Copy each of the following records word for word, changing nothing.

(Entries from a dataset)
=======

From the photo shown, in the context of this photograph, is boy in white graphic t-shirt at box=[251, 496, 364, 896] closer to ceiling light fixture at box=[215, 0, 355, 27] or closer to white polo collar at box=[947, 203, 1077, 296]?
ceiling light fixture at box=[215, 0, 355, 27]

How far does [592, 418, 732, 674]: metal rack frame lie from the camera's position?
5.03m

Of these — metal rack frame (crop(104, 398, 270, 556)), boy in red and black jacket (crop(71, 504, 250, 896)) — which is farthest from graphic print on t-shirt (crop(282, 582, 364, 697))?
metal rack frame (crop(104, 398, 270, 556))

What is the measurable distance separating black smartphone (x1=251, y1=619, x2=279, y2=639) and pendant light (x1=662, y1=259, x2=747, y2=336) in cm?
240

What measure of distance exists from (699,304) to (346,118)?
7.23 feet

=======

**REPLY:**
From the photo shown, in the context of this photograph, is boy in white graphic t-shirt at box=[251, 496, 364, 896] closer to ceiling light fixture at box=[215, 0, 355, 27] or closer to white polo collar at box=[947, 203, 1077, 296]?
ceiling light fixture at box=[215, 0, 355, 27]

How far does [592, 418, 732, 674]: metal rack frame lie from the camera's position?
5.03m

Of these — metal rack frame (crop(104, 398, 270, 556)), boy in red and black jacket (crop(71, 504, 250, 896)) — which is farthest from graphic print on t-shirt (crop(282, 582, 364, 697))?
metal rack frame (crop(104, 398, 270, 556))

What is the measurable distance separating black smartphone (x1=251, y1=619, x2=279, y2=639) and pendant light (x1=662, y1=259, x2=747, y2=336) in cm?
240

What measure of distance exists from (699,304) to (346,118)?
7.23 feet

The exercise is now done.